Bipolar vs unipolar stepper drivers
This a bit of a long shot, but someone may know off hand.
Ive nearly finished a timelapse controller that has been designed around PICAXE (PIC CPU) and bipolar stepper motors using a standard L297/L298 chip set for driving. The L298 has 4 H bridge outputs for each side of 2 bipolar motor windings, works a treat. They are 6v driven from 12v but current limited per step..
I need to now drive 12v unipolar steppers, 4 windings with a common B+ to all 4 at the other end. Easy I thought, the step sequence is the same, just connect the same 4 outputs to the 4 coils, and common the other ends to 12v.

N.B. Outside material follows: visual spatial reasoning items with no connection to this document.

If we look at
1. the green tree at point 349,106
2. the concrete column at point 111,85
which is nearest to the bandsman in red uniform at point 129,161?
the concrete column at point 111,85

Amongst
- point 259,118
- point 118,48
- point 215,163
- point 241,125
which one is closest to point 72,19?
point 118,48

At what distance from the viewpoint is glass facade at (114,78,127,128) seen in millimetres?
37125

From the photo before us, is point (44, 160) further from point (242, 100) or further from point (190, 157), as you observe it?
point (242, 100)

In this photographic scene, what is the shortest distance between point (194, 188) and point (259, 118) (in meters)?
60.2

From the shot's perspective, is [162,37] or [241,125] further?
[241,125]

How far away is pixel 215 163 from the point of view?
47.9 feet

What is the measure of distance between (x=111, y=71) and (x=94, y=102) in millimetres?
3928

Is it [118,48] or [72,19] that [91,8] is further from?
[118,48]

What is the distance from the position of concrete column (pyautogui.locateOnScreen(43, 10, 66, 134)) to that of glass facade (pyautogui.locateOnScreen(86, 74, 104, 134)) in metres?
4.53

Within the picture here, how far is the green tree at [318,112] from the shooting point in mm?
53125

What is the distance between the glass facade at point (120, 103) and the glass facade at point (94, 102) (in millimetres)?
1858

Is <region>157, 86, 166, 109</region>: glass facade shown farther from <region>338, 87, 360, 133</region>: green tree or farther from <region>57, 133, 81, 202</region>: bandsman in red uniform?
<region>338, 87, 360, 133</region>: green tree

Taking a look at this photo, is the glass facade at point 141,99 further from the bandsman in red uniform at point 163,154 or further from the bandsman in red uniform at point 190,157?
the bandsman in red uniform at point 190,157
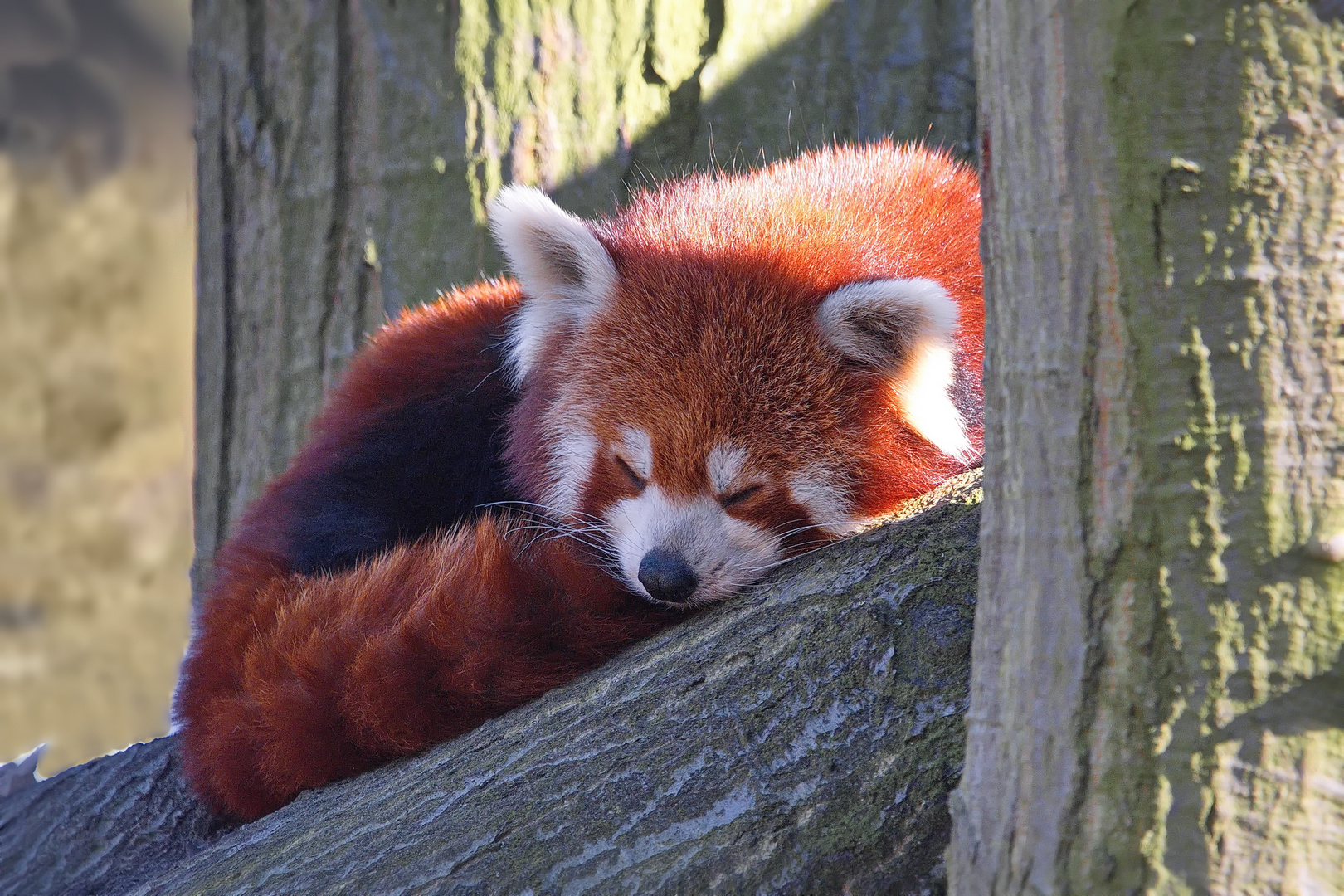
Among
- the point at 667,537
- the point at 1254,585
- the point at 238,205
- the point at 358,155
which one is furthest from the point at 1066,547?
the point at 238,205

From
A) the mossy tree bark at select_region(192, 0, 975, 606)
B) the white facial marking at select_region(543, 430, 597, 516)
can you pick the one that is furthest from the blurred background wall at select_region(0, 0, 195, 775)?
the white facial marking at select_region(543, 430, 597, 516)

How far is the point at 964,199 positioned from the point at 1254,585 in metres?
1.49

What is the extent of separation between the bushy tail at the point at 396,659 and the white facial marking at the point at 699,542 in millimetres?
92

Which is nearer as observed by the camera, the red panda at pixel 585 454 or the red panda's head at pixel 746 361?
the red panda at pixel 585 454

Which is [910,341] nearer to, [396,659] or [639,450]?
[639,450]

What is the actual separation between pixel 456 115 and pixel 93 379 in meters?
4.93

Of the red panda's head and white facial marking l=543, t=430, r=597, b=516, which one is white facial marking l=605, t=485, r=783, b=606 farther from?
white facial marking l=543, t=430, r=597, b=516

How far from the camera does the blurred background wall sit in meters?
6.51

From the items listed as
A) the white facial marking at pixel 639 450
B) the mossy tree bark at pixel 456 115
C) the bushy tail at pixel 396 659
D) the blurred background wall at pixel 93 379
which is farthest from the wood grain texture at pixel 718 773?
the blurred background wall at pixel 93 379

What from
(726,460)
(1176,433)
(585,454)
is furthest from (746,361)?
(1176,433)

It works, but only slowly and no guts.
Typical unipolar driver outputs are single ended not H bridge, but I wouldve thought that wouldnt make a difference, the top H bridge tranny just shorts to + 12v instead of O/C (maybe thats the prob?).
Is there some big difference driving unipolar over bipolar?, I cant see anything on the interweb that tells me anything on the diff.
Im not looking for advice on a total redesign, just a clue on the diff.
Im wondering if a 12v stepper windings driven from single ended 12v driver is way less powerfull than H bridge 6v motors current limited?, given H bridge effectively swings bipolar windings 24v.